Civil society has had this issue since the days when a distinction was made between a lazy and bourgeois society, the awakened citizen and the state establishment. You up there, we down there – that was and still is a popular justification for politicized “civil society engagement”. Has anything changed about that now? Is the movement that is currently taking place on the streets a sign that what belongs together, state and society, is growing together again?

Civil society with a list

At least it is a confession of that. The people who have been polemicizing against the “elite”, against the establishment, against the “political caste” for years have therefore not owned the truth, do not have “the” people behind them, or even close to the majority like them always like to claim. The front position is comparable to previous confrontations, when the roles between left and right were reversed, when the “caste” consisted of “notables” and the mainstream smelled of the “stuff under the robes”. But then, as now, even the greatest efforts did not lead back to where movements that want to gain or defend cultural upper hand would like to dream of. The gap between top and bottom cannot be filled up.

Even now, it is the non-governmental organizations, not the factions in the local council, that one should think of when the word “civil society” is mentioned; it is citizens' initiatives that are meant, not the job center; they are activists, not district administrators; it is Fridays for Future, not the Christian Democratic Union. A civil society that organizes itself, takes its affairs into its own hands and defends its interests can be effectively staged.

But what Baron vom Stein once understood in Prussia by local self-government, the identification of the citizenry with their affairs, which leads to them taking care of everything themselves without having to rely on the non-local “tenants” in offices, councils and authorities, this ideal is very far removed from modern everyday life. In view of the challenges of modernity, which are only hinted at with the keyword “public services”, one should add: It is a beautiful illusion.

There are only viable solutions “with the right” and “with the left”

This has led to an attitude of entitlement that has schizophrenic traits. Needs at the highest level should be satisfied and problems of the greatest complexity should be solved without hassle, in the spirit of a citizenry that demands self-determination but cannot fulfill it and senses alienation and heteronomy even in the representation of its interests. Now it is being said again that “the” parties finally have to wake up, have had enough time, still don’t get it, but under no circumstances should they fall for the AfD, whose protagonists say exactly the same thing.

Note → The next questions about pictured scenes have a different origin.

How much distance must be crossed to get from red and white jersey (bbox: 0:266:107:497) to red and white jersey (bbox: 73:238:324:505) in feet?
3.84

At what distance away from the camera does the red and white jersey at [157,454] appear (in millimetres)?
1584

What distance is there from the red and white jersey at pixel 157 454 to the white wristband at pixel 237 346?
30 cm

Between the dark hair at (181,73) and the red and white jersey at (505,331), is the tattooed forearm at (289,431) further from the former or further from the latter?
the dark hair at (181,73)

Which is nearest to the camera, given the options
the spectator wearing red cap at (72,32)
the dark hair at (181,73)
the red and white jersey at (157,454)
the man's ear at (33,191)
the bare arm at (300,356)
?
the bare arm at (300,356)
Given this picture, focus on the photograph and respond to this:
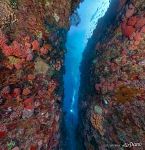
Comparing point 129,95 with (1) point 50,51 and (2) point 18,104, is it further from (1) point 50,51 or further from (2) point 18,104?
(2) point 18,104

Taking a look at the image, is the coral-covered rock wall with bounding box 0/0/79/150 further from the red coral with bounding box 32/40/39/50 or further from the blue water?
the blue water

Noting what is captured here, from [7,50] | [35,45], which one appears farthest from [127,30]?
[7,50]

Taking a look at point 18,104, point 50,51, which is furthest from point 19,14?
point 18,104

This creates a shrill talk of political illusionists past each other between the warring political camps. On German streets, the mountain of unresolved problems – migration, integration, transformation, recession – seems to be dissolving for the moment of democratic bliss as a citizens' movement reassures itself that it is against Nazis. On the other side, there is a radicalizing minority that indulges in the utopia that the mountain should be completely demolished and, since that is not possible, wants a reactionary-revolutionary citizens' movement that would put an end to party bickering, mainstream and hirelings.

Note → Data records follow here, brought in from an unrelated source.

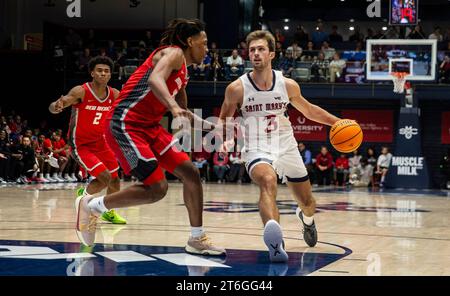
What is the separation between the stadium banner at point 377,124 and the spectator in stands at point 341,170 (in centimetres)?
215

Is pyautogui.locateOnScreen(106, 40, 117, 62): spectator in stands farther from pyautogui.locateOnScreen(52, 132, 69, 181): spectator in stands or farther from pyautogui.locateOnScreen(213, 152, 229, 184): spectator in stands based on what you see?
pyautogui.locateOnScreen(213, 152, 229, 184): spectator in stands

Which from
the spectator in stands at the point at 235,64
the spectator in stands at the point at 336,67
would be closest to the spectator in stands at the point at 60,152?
the spectator in stands at the point at 235,64

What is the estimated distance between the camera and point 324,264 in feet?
19.8

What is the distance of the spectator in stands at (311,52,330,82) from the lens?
24.2m

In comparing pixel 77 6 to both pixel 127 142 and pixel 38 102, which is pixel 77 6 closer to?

What if the rallies talked about migration, transformation and recession? And not just in phrases? There are only viable solutions for this “with the right” and “with the left”, not “against the right” or “against the left”. The often invoked solidarity that is necessary for this is, in Stein's successor, practiced daily in the municipalities and in their self-administration. This is the precious reflection of a beautiful illusion. Those up there should actually know how those down there do it.